TOM TIP: The novel features to remember and link with Angelman syndrome so you can spot it in your exams is the unusual fascination with water, happy demeanour and widely spaced teeth.

Question 43

What is William Syndrome

Answer 43

William syndrome is caused by a deletion of genetic material on one copy of chromosome 7, resulting in the person only having a single copy of the genes on this deleted region (on the other chromosome 7). It usually the result of a random deletion around conception, rather than being inherited from an affected parent.

Question 44

William Syndrome

Features

Answer 44

• Broad forehead
• Starburst eyes (a star-like pattern on the iris)
• Flattened nasal bridge
• Long philtrum
• Wide mouth with widely spaced teeth
• Small chin
• Very sociable trusting personality
• Mild learning disability

The distinctive features to remember with William syndrome are the very sociable personality, the starburst eyes and the wide mouth with a big smile.

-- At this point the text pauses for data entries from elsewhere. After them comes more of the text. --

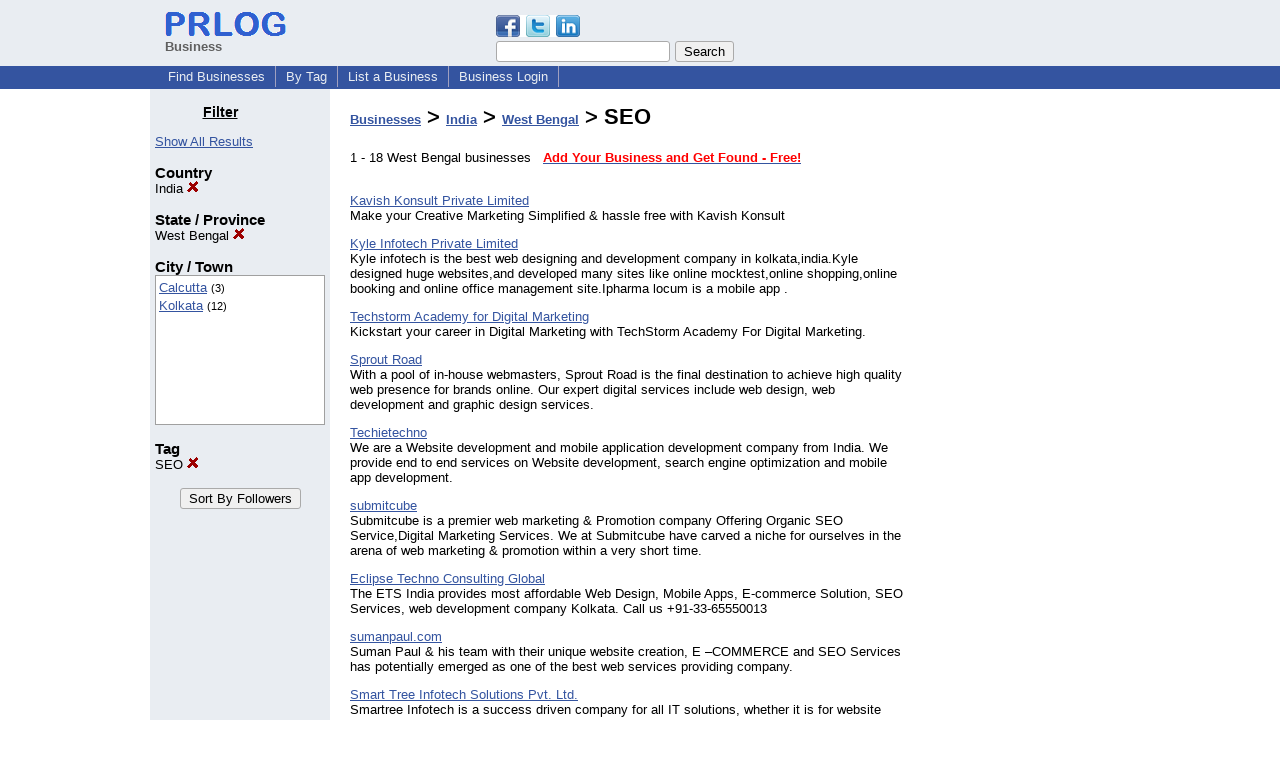

--- FILE ---
content_type: text/html; charset=utf-8
request_url: https://www.google.com/recaptcha/api2/aframe
body_size: 268
content:
<!DOCTYPE HTML><html><head><meta http-equiv="content-type" content="text/html; charset=UTF-8"></head><body><script nonce="9AH4XITGr7l9AnzyGZDidA">/** Anti-fraud and anti-abuse applications only. See google.com/recaptcha */ try{var clients={'sodar':'https://pagead2.googlesyndication.com/pagead/sodar?'};window.addEventListener("message",function(a){try{if(a.source===window.parent){var b=JSON.parse(a.data);var c=clients[b['id']];if(c){var d=document.createElement('img');d.src=c+b['params']+'&rc='+(localStorage.getItem("rc::a")?sessionStorage.getItem("rc::b"):"");window.document.body.appendChild(d);sessionStorage.setItem("rc::e",parseInt(sessionStorage.getItem("rc::e")||0)+1);localStorage.setItem("rc::h",'1769065705544');}}}catch(b){}});window.parent.postMessage("_grecaptcha_ready", "*");}catch(b){}</script></body></html>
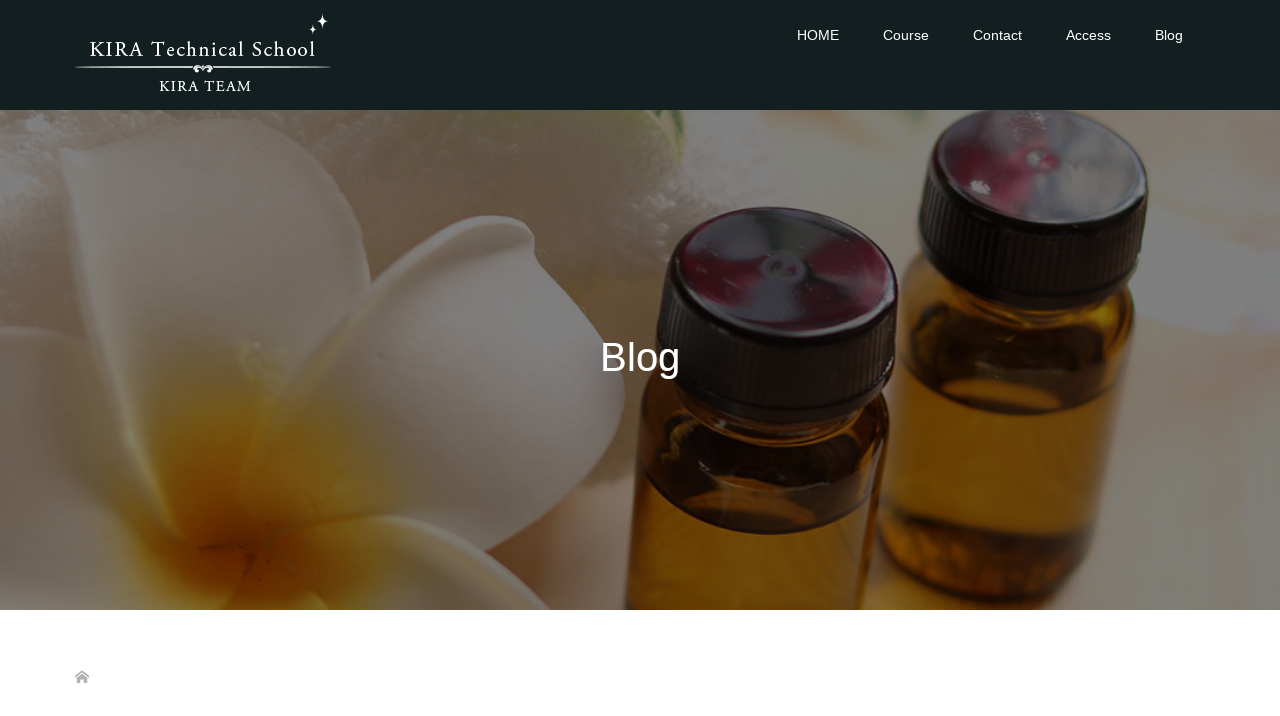

--- FILE ---
content_type: text/css
request_url: https://team.kira.jp/cms/wp-content/themes/oops_tcd048_child/style.css?ver=6.5.7
body_size: 891
content:
/*
Theme Name:     oops_tcd048_child
Description:    
Author:         team admin
Template:       oops_tcd048
Version:2.3.2
(optional values you can add: Theme URI, Author URI, Version, License, License URI, Tags, Text Domain)
*/

.l-header{
	height:110px;
}


#mw_wp_form_mw-wp-form-19 input[type="text"],
#mw_wp_form_mw-wp-form-19 input[type="email"],
#mw_wp_form_mw-wp-form-19 select,
#mw_wp_form_mw-wp-form-19 textarea {
    padding: 0.5em;
    outline: none;
    border: 1px solid #DDD;
    -webkit-border-radius: 3px;
    -moz-border-radius: 3px;
    border-radius: 3px;
    font-size: 16px;
}
#mw_wp_form_mw-wp-form-19 textarea {
    width: 300px;
}

#mw_wp_form_mw-wp-form-19 input[type="submit"] {
    border-radius: 0;   
    background: -moz-linear-gradient(top, #FFF 0%, #EEE);
    background: -webkit-gradient(linear, left top, left bottom, from(#FFF), to(#EEE));
    border: 1px solid #DDD;
    color: #111;
    padding: 10px 30px;
    -webkit-border-radius: 3px;
    -moz-border-radius: 3px;
    border-radius: 3px;
}
#mw_wp_form_mw-wp-form-19 input[type="submit"] {
    background: -moz-linear-gradient(top, #EFEFEF 0%, #EEE);
    background: -webkit-gradient(linear, left top, left bottom, from(#EFEFEF), to(#EEE));
}

#mw_wp_form_mw-wp-form-19 table th,
#mw_wp_form_mw-wp-form-19 table td{
	vertical-align:middle;
	padding:10px 15px;
}
#mw_wp_form_mw-wp-form-19 td.b{
	text-align:center;
	border:none;
}
table.contact td.post{
	text-align:left;
}
#mw_wp_form_mw-wp-form-19 th,
#mw_wp_form_mw-wp-form-19 td{
	//text-align:center;
	//border:none;
}


@media only screen and (max-width:767px){
	table.contact,
	table.contact th.title,
	table.contact td.post { 
		-webkit-box-sizing: border-box;
		-moz-box-sizing: border-box;
		-o-box-sizing: border-box;
		-ms-box-sizing: border-box;
		box-sizing: border-box;
		width:100%;
	}
	table.contact th.title,
	table.contact td.post{
		text-align:center;
		display: block;
		border: 1px solid #ddd;
		border-top: none;
	}
  	table.contact tr:first-child th { border-top: 1px solid #ddd; }
	.p-page-header__desc{text-align: center!important;}
}

ul.check {

  padding-left:2.3em;
  position: relative;
  margin-left:0;
}

ul.check li {
  padding: 0;
  list-style-type: none!important;/*�|�`����*/
}

ul.check li:before {/*�^���v�f*/
  font-family: "Font Awesome 5 Free";
  content: "\f14a";
  position: absolute;
  left : 1em; /*���[����̃A�C�R���܂�*/
  color: #ffb03f; /*�A�C�R���F*/
}

--- FILE ---
content_type: text/css
request_url: https://team.kira.jp/cms/wp-content/themes/oops_tcd048_child/style.css?ver=2.3.2
body_size: 891
content:
/*
Theme Name:     oops_tcd048_child
Description:    
Author:         team admin
Template:       oops_tcd048
Version:2.3.2
(optional values you can add: Theme URI, Author URI, Version, License, License URI, Tags, Text Domain)
*/

.l-header{
	height:110px;
}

It is worth remembering the association with supravalvular aortic stenosis and hypercalcaemia, as these are unique features that are easy to test in exams.

Question 45

Associated Conditions with williams syndrome

Answer 45

• Supravalvular aortic stenosis (narrowing just above the aortic valve)
• Attention-deficit hyperactivity disorder
• Hypertension
• Hypercalcaemia

Question 46

Management of Williams Syndrome

Answer 46

Like many other genetic syndromes, there is no cure and management focuses on a multi-disciplinary team approach to managing individual problems and supporting the patient and family. Echocardiograms and blood pressure monitoring are important to assess for aortic stenosis and hypertension.

A low calcium diet may be required to control hypercalcaemia, and they should avoid calcium and vitamin D supplements.